## What to do
Carry on with the blog post about Prezi, picking up right after its last sentence.

## Passage provided
Monthly Archives: February 2014

Prezi

My Instructional Technology class asked us to play with Prezi, Some thoughts:

  1. I don’t think I’ve ever seen a presentation using Prezi that wasn’t made worse by it. Sometimes because the internet connection wasn’t good enough to support it, and it wasn’t installed locally. Usually because the transitions were distracting. Sometimes because there were better less spatial schema available for the information.
  2. I don’t think this is necessarily a general problem with Prezi, I think it is just that we have decades of experience designing slides, and (at least in principle) roughly know how not to suck at it, while no such body of knowledge exists for zooming presentations. Especially because it plays on our tendency to use novel features because they are there, just like we’ve slowly learned to exercise restraint with the awful things that can be done with fonts and colors in most slideware.
  3. Prezi’s designers clearly read Jef Raskin’s The Humane Interface and took it as gospel. It looks like a subset of a ZUI (Zooming User Interface) that he advocated for, unselfconsciously ignoring subsequent criticisms.

## Exercise data
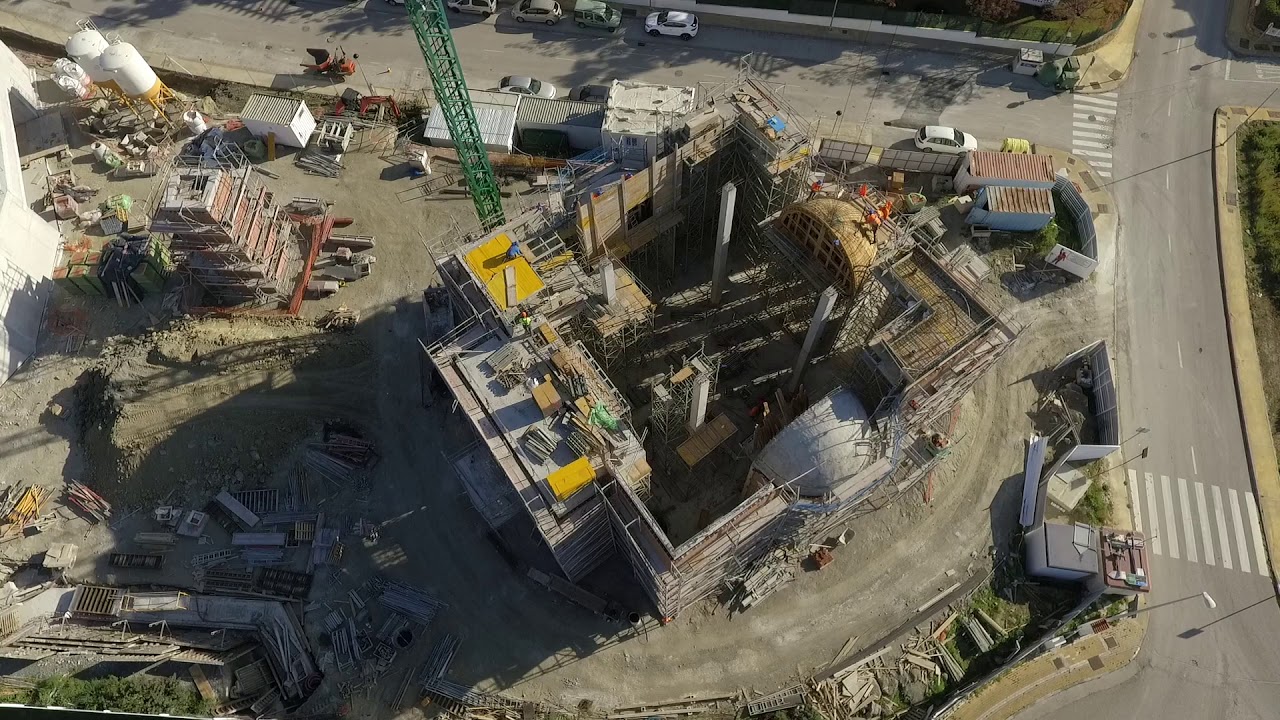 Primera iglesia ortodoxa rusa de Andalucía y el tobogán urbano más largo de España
--
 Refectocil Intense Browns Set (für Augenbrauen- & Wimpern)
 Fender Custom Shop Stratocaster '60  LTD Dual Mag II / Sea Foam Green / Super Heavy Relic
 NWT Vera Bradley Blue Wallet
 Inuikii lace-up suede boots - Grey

## Result for this exercise
  4. Building something like that on top of Flash in this day and age is utter, inexcusable insanity. I went through four OS+Browser combinations before I found an environment where it didn’t crash Flash immediately.
  5. Their motion interpolation is the most annoying, nauseating motion in a world of annoying, nauseating smooth scrolling schemes.
  6. Sign up with your .edu address through the “for education” link if you have one. You basically get the small paid plan for free.
  7. By default, they appear to send you email every fucking day, and have one of those intentionally obtuse tools (not accessible except for via the unsubscribe link in the email footer, unsubscribe button set up to look like it might delete your whole account, etc.) to fix it.

Bah. 99 times out of 100, I’m sticking with Beamer.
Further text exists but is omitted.